UNITED STATES DISTRICT COURT CENTRAL DISTRICT OF CALIFORNIA WESTERN DIVISION


February 21, 2013

PABLO MAGALLANES, PLAINTIFF,
v.
CAROLYN W. COLVIN, ACTING, COMMISSIONER OF SOCIAL SECURITY ADMINISTRATION, DEFENDANT.

The opinion of the court was delivered by: Paul L. Abramsunited States Magistrate Judge

MEMORANDUM OPINION AND ORDER

I. PROCEEDINGS

Plaintiff filed this action on May 3, 2012, seeking review of the Commissioner's denial of his application for Disability Insurance Benefits. The parties filed Consents to proceed before the undersigned Magistrate Judge on June 4, 2012, and June 14, 2012. Pursuant to the Court's Order, the parties filed a Joint Stipulation on February 8, 2013, that addresses their positions concerning the disputed issues in the case. The Court has taken the Joint Stipulation under submission without oral argument.

II. BACKGROUND

Plaintiff was born on March 25, 1950. [Administrative Record ("AR") at 65.] He completed at least four years of college [AR at 124], and has past relevant work experience as an accounts receivable clerk. [AR at 122, 127.]

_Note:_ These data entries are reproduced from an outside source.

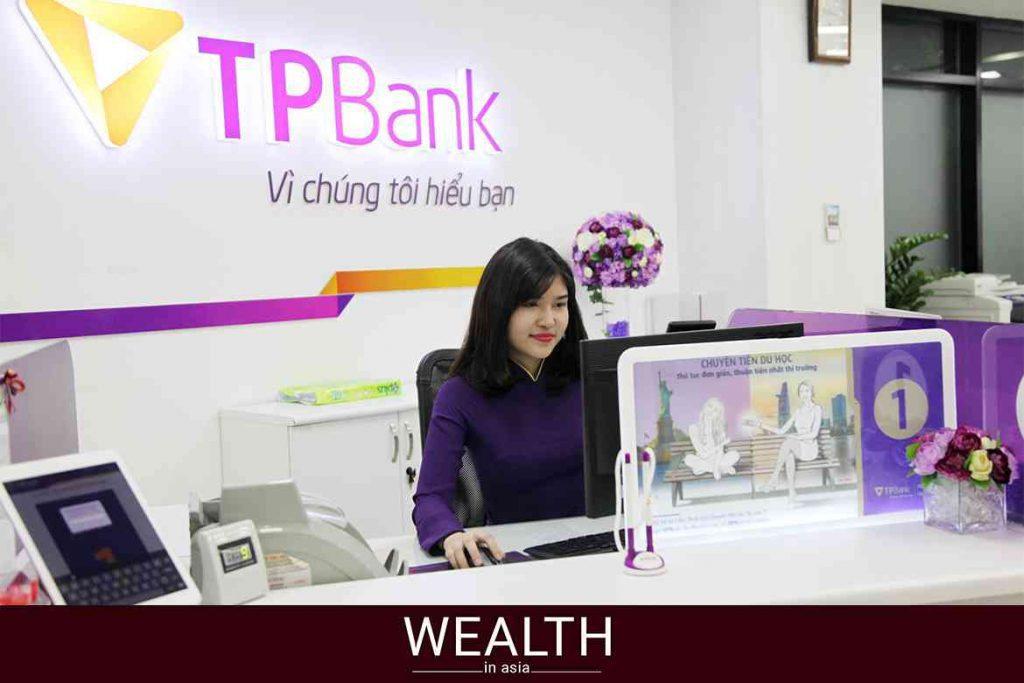 Cập nhật: Phí duy trì tài khoản TPBank mới nhất năm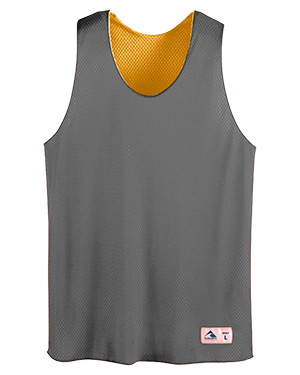 Augusta AS197 Men's Tricot Mesh Reversible Tank Black/Gold at GotApparel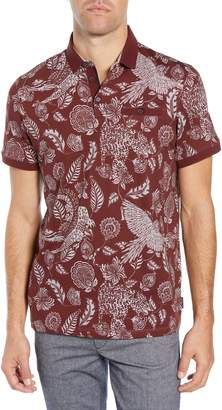 Ted Baker Slim Fit Exotic Botanical Print Polo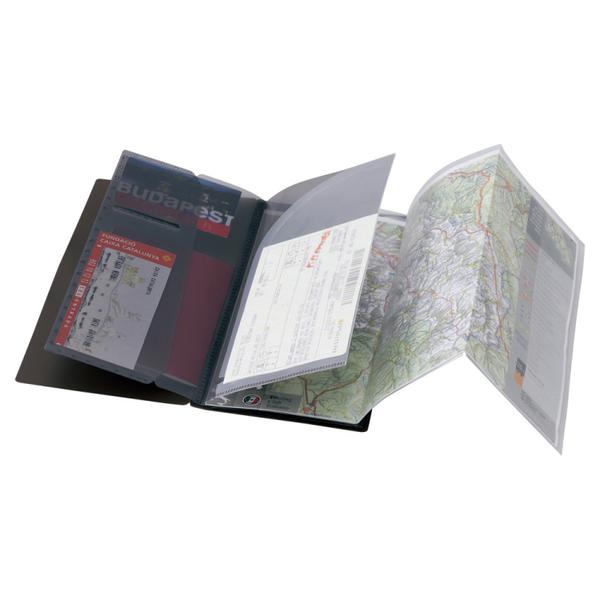 護照夾多功能證件包卡包護照本保護套便攜證件夾新年禮物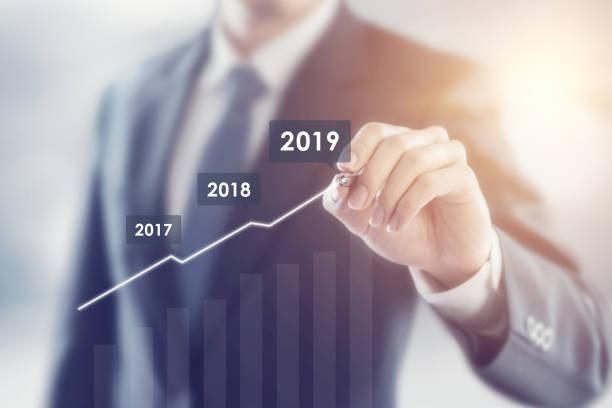 Wachstum im Jahr 2019 Konzept. – Foto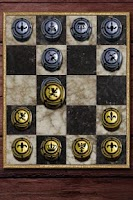 Screenshot of Tiddly Chess-small chess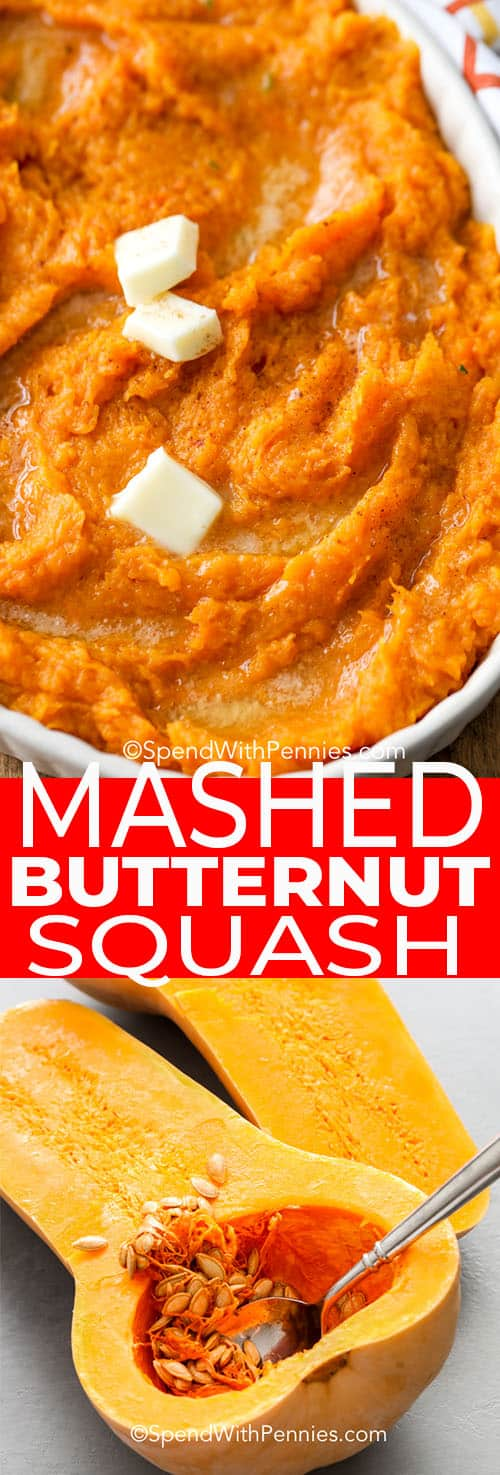 Mashed butternut squash with a title
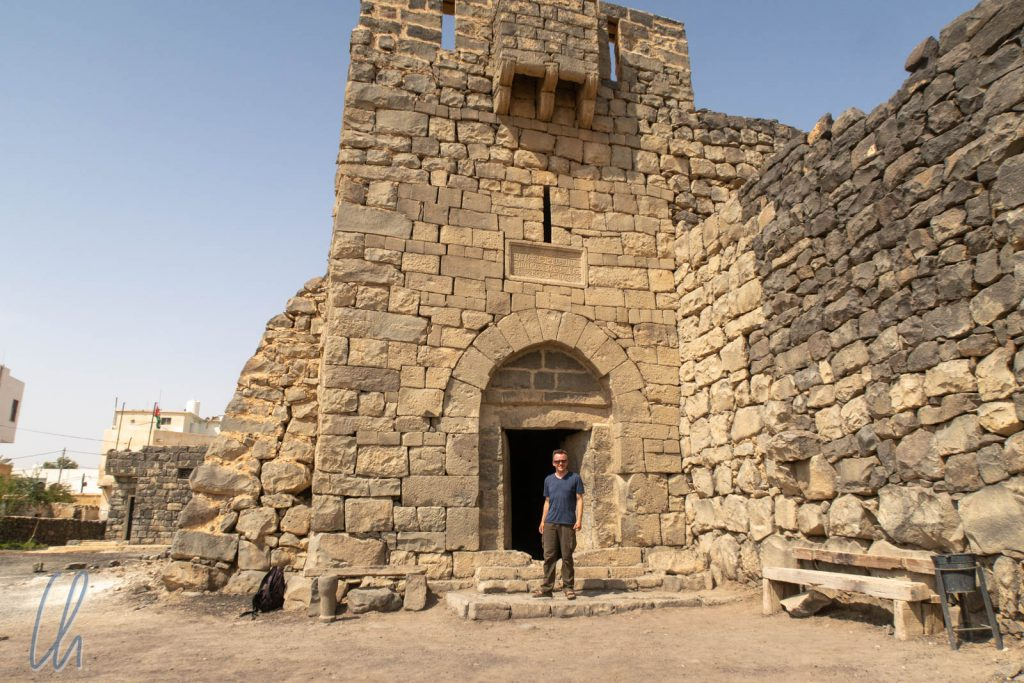 Der Eingang der Festung von Azraq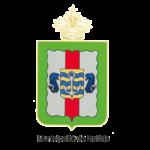 Municipalité de Dakhla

On July 11, 2008, plaintiff filed his application for Disability Insurance Benefits, alleging that he has been unable to work since January 7, 2007, due to polio, arthritis, osteoarthritis of the spine, and problems with his left leg, left ankle, and back. [AR at 65, 105-06, 120-26, 132-37.] After his application was denied initially, plaintiff requested a hearing before an Administrative Law Judge ("ALJ"). [AR at 66-73.] Following a continuance, a hearing was held on April 9, 2010, at which time plaintiff appeared with counsel and testified on his own behalf. [AR at 28-55.] On April 27, 2010, the ALJ found plaintiff not disabled. [AR at 22-27.] On February 13, 2012, the Appeals Council denied plaintiff's request for review. [AR at 4-8.] This action followed.

III. STANDARD OF REVIEW

Pursuant to 42 U.S.C. § 405(g), this Court has authority to review the Commissioner's decision to deny benefits. The decision will be disturbed only if it is not supported by substantial evidence or if it is based upon the application of improper legal standards. Moncada v. Chater, 60 F.3d 521, 523 (9th Cir. 1995); Drouin v. Sullivan, 966 F.2d 1255, 1257 (9th Cir. 1992).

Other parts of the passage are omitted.